TASK DIRECTIONS: Copy the items between the lines holding "What is the distance from where" and "point 222,107 →", inclusive, with no changes.

DATA PROVIDED:
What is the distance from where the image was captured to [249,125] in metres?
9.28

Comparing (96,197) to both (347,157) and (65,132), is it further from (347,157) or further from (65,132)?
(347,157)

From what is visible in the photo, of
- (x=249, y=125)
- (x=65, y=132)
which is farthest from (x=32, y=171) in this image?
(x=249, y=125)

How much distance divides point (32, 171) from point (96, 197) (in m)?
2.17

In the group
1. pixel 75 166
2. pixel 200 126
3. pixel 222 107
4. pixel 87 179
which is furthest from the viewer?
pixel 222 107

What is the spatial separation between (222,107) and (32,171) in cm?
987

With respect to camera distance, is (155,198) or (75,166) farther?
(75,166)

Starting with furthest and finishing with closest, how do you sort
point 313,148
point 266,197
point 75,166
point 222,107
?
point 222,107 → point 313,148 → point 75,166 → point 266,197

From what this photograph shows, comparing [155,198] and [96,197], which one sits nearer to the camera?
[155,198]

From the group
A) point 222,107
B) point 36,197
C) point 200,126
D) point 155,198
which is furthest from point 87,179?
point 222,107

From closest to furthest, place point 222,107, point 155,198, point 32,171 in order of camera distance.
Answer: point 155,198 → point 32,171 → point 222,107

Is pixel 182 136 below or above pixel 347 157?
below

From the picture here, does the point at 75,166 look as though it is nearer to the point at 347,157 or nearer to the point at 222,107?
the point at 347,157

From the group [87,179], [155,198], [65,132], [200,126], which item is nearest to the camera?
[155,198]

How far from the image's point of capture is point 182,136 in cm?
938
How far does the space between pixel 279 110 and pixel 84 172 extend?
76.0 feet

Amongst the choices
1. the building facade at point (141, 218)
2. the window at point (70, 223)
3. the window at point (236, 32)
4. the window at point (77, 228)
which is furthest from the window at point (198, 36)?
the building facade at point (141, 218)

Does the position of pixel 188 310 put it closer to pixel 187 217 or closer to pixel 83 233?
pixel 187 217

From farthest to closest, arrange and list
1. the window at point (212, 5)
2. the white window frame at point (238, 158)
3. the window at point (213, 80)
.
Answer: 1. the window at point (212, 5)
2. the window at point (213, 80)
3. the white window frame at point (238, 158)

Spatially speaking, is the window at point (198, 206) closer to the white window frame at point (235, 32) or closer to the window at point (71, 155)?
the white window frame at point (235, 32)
---
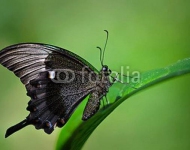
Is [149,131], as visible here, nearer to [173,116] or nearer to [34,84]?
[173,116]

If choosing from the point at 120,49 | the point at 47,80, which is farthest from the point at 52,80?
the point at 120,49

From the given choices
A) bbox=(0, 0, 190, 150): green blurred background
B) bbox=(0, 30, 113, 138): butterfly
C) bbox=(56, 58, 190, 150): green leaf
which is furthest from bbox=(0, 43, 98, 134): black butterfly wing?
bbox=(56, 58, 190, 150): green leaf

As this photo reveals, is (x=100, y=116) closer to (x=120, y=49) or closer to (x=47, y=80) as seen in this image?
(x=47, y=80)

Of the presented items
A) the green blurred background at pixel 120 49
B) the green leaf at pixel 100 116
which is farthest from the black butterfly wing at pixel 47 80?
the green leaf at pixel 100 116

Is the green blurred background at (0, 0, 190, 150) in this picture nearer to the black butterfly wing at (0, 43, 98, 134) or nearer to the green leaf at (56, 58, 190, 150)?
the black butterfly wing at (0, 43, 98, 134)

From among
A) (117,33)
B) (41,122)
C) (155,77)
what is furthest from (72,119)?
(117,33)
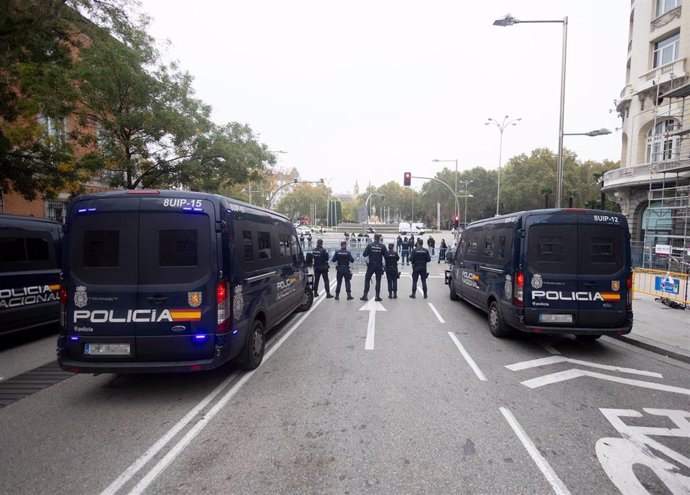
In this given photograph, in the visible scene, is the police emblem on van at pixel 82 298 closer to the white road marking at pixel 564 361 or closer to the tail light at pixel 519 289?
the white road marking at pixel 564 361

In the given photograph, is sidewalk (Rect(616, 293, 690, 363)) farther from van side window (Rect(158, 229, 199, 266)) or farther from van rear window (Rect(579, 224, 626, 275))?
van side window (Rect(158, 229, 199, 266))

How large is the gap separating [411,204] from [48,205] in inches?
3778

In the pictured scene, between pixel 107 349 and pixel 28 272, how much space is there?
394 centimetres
---
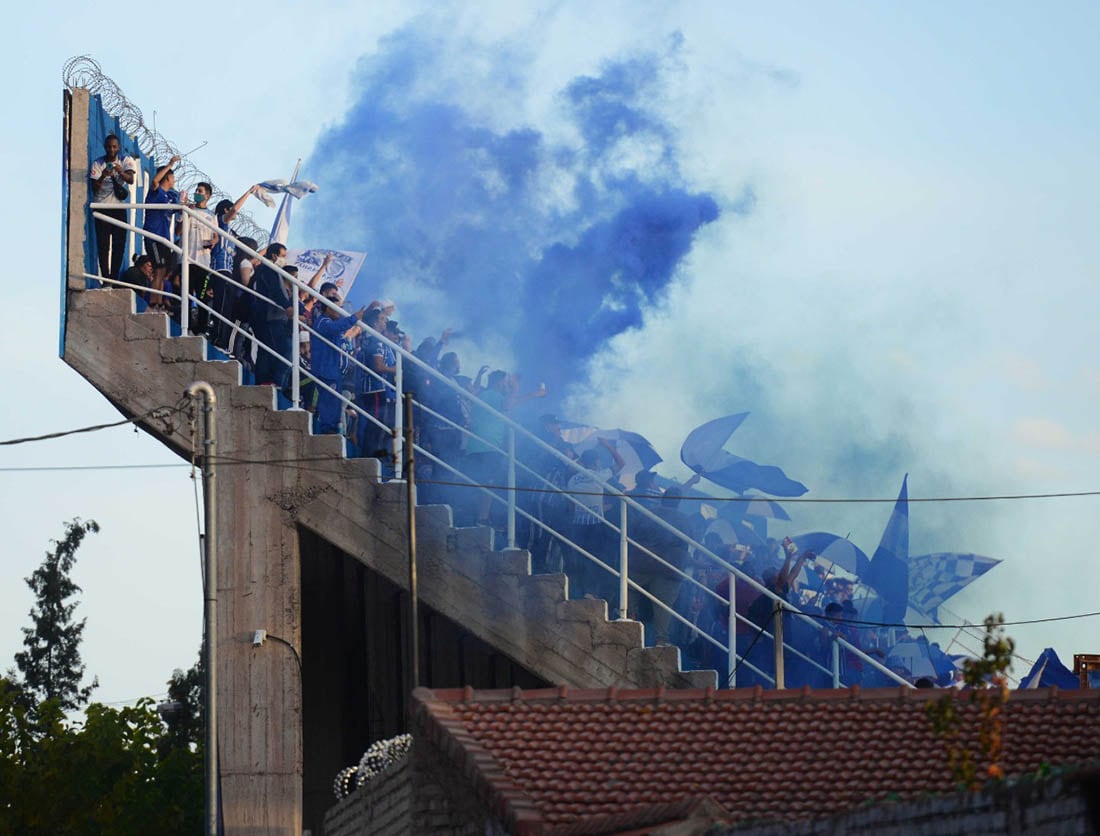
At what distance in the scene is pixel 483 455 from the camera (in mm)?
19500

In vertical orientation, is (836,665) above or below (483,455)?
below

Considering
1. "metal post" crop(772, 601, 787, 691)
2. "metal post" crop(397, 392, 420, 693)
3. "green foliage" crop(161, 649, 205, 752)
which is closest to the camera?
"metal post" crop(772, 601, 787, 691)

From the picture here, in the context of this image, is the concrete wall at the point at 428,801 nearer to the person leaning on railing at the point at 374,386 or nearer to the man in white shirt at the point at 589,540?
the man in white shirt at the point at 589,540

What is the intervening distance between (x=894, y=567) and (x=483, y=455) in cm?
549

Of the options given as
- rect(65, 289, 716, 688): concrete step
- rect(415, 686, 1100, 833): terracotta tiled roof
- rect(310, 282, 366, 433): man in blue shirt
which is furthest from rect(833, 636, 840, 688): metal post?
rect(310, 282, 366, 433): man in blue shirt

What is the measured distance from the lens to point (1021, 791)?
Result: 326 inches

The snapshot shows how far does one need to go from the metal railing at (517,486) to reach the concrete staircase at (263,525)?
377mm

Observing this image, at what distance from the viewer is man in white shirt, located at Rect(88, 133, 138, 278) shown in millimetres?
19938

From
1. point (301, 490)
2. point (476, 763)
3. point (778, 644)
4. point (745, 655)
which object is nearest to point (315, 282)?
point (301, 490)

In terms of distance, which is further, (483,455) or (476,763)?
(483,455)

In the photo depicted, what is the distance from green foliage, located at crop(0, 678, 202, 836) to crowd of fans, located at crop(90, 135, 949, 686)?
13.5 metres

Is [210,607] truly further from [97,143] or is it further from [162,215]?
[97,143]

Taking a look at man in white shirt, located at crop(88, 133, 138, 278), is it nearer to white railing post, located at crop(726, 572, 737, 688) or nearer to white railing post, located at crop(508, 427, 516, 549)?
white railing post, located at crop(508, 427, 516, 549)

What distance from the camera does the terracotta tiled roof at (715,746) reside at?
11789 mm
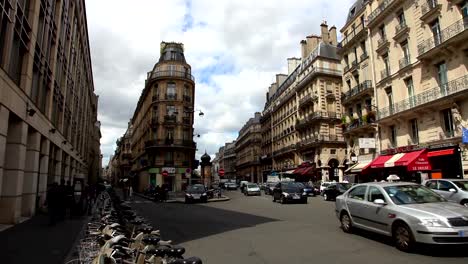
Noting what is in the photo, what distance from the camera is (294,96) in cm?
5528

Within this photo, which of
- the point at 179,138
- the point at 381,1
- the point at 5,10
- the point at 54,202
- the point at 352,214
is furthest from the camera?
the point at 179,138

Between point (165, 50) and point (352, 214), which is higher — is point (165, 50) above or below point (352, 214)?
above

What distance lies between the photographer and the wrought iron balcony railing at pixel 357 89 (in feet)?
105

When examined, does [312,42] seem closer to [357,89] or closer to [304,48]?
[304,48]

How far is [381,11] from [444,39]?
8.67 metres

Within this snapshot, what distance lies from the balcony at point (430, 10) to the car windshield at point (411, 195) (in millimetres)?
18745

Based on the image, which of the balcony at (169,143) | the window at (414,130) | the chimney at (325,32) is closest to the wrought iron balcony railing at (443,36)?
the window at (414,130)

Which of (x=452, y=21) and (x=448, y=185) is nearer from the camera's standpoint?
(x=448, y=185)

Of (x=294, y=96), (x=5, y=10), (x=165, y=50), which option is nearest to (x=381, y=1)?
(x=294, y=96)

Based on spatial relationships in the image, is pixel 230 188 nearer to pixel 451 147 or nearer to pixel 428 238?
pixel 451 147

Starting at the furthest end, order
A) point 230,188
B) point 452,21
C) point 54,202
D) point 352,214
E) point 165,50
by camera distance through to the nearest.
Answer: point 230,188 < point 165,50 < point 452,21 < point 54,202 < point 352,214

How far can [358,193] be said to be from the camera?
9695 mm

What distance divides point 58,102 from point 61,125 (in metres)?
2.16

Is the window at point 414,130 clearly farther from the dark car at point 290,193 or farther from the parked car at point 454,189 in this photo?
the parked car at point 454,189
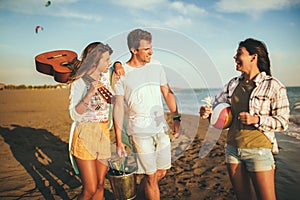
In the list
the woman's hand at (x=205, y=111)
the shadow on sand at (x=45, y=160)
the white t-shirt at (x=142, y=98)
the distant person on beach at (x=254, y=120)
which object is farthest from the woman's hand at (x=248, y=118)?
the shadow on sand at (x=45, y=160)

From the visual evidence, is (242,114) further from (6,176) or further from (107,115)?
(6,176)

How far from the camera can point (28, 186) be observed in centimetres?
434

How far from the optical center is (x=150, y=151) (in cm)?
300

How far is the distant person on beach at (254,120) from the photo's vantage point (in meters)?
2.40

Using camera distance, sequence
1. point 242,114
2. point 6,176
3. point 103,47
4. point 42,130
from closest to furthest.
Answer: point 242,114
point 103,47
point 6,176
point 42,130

EXERCISE ANSWER:
What is the distance from where the image was captured to [249,125] in metres?
9.28

Comparing (96,197) to both (347,157) and (65,132), is it further from (347,157) or further from (65,132)?
(347,157)

From what is visible in the photo, of
- (x=249, y=125)
- (x=65, y=132)
which is farthest from (x=32, y=171) in this image?
(x=249, y=125)

How much distance divides point (32, 171) from point (96, 197) (in m)?
2.17

In the group
1. pixel 75 166
2. pixel 200 126
3. pixel 222 107
4. pixel 87 179
which is furthest from the viewer?
pixel 222 107

What is the spatial separation between (222,107) and (32,171) in cm?
987

With respect to camera distance, is (155,198) or (75,166) farther?
(75,166)

Starting with furthest and finishing with closest, how do you sort
point 313,148
point 266,197
point 75,166
point 222,107
?
point 222,107 → point 313,148 → point 75,166 → point 266,197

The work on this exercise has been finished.